[[ Available records open ]]

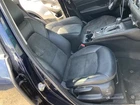 Passenger Front Seat Bucket Leather Fits 13-19 Mazda CX-5 1457751 Used. Price: $410.00.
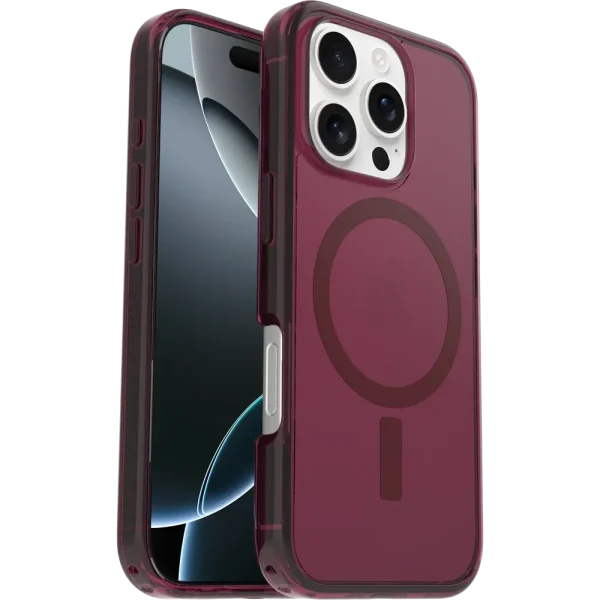 iPhone 16 Pro Symmetry Series Case for MagSafe | Spring
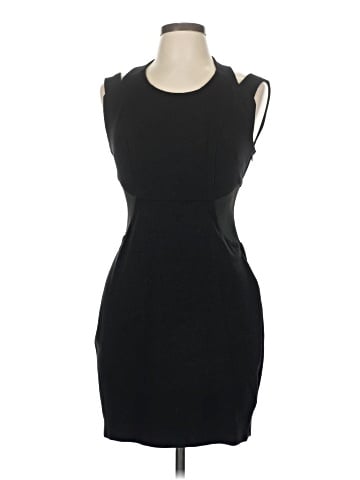 2b bebe Cocktail Dress (view 1)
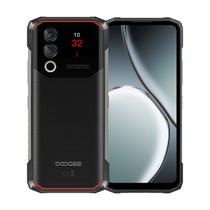 Smartphone Doogee Blade10 Max 20Gb Ram 256Gb a prova dágua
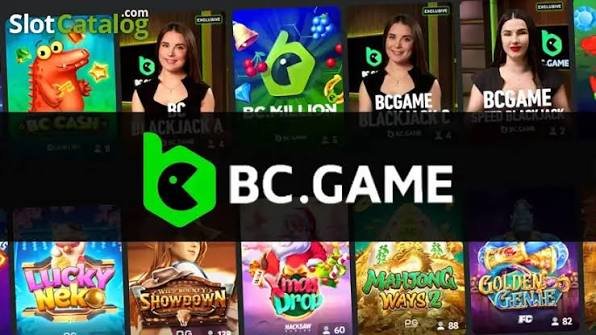 Explore the BC.Game Mobile App Your Gateway to Fun and Rewards Explore the BC.Game Mobile App Your Gateway to Fun and Rewards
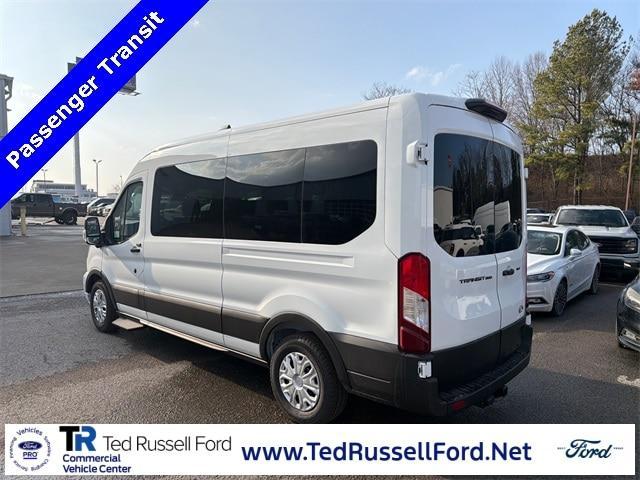 new 2026 Ford Transit-350 car, priced at $70,980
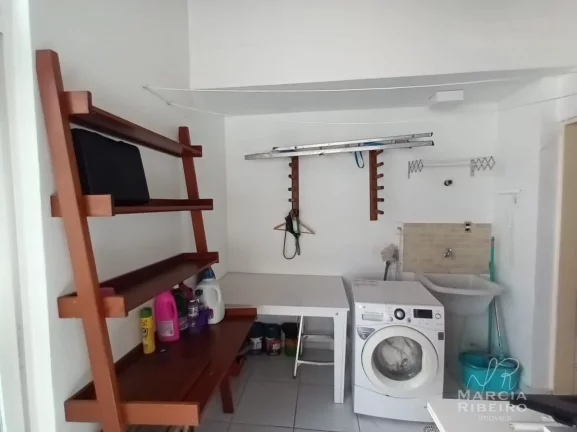 Imagem Apartamento Cobertura 2 Dormitórios na Carvoeira, Florianópolis/SC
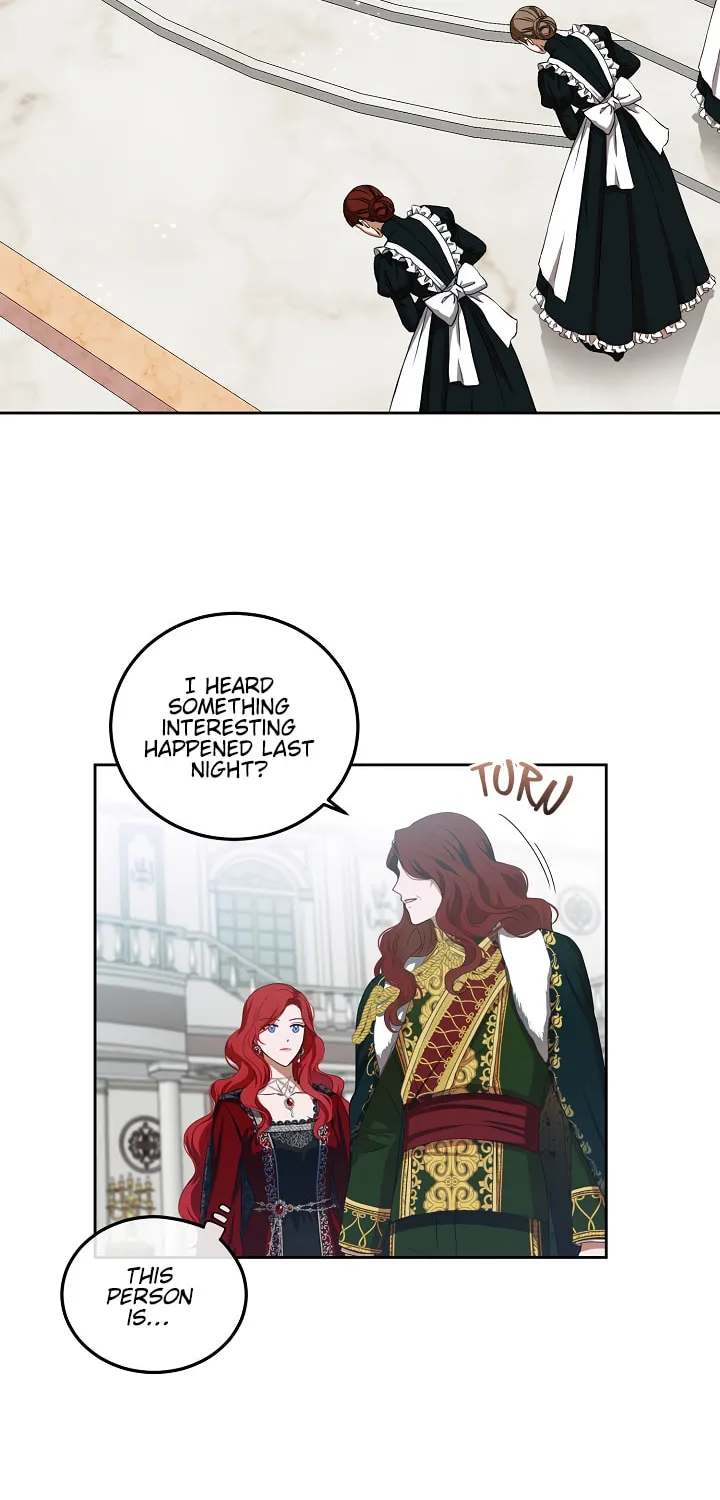 I Fell into a Reverse Harem Game! Chapter 7 page 22 - 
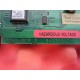 Lucent 617E34A Circuit Board 016 TR 108737065 SER 3 1000173107 - Used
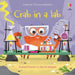 Crab in a lab by Russell Punter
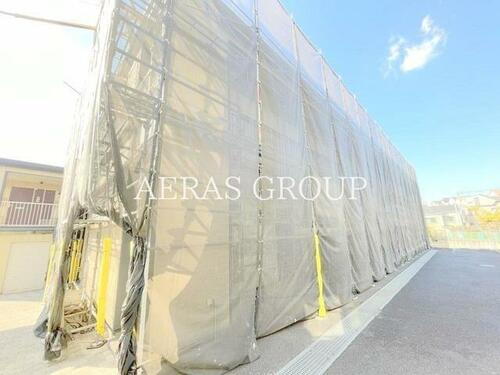 神奈川県海老名市大谷北３丁目 賃貸アパート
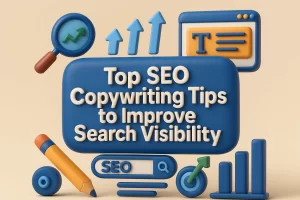 SEO copywriting tips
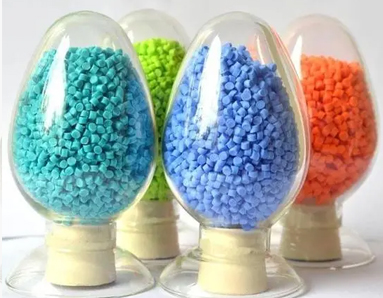 TPE弹性体材料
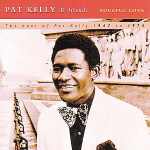 Pat Kelly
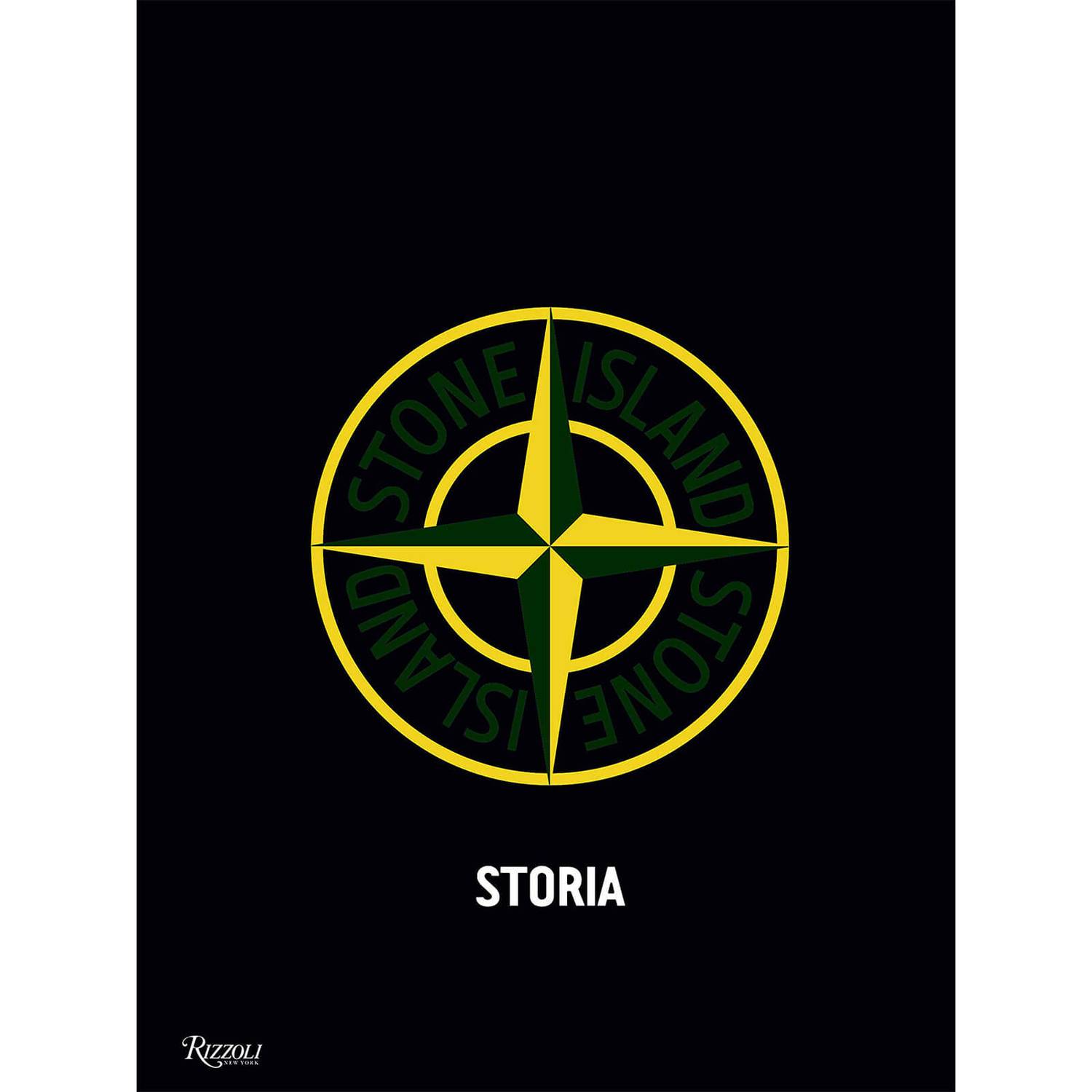 Stone Island Storia Catalog Independent Bookshop Magazines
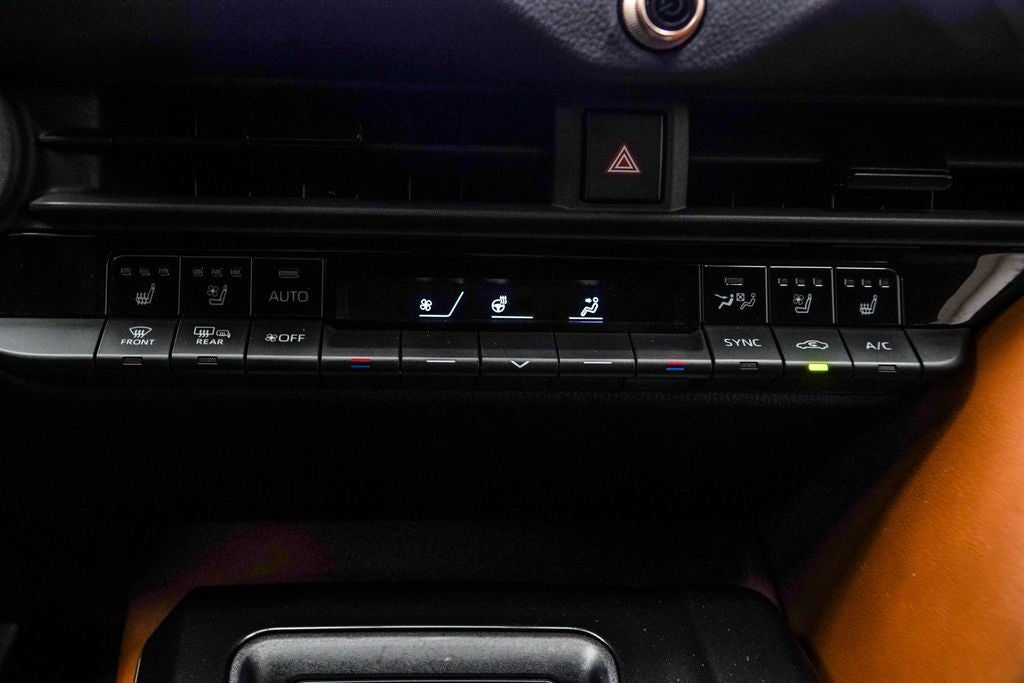 2025 Toyota Crown Signia Limited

[[ Available records closed ]]

:: Instruction ::
Return every caption above word for word, one per line, and leave out the pictures.

:: Solution ::
 Passenger Front Seat Bucket Leather Fits 13-19 Mazda CX-5 1457751 Used. Price: $410.00.
 iPhone 16 Pro Symmetry Series Case for MagSafe | Spring
 2b bebe Cocktail Dress (view 1)
 Smartphone Doogee Blade10 Max 20Gb Ram 256Gb a prova dágua
 Explore the BC.Game Mobile App Your Gateway to Fun and Rewards Explore the BC.Game Mobile App Your Gateway to Fun and Rewards
 new 2026 Ford Transit-350 car, priced at $70,980
 Imagem Apartamento Cobertura 2 Dormitórios na Carvoeira, Florianópolis/SC
 I Fell into a Reverse Harem Game! Chapter 7 page 22 - 
 Lucent 617E34A Circuit Board 016 TR 108737065 SER 3 1000173107 - Used
 Crab in a lab by Russell Punter
 神奈川県海老名市大谷北３丁目 賃貸アパート
 SEO copywriting tips
 TPE弹性体材料
 Pat Kelly
 Stone Island Storia Catalog Independent Bookshop Magazines
 2025 Toyota Crown Signia Limited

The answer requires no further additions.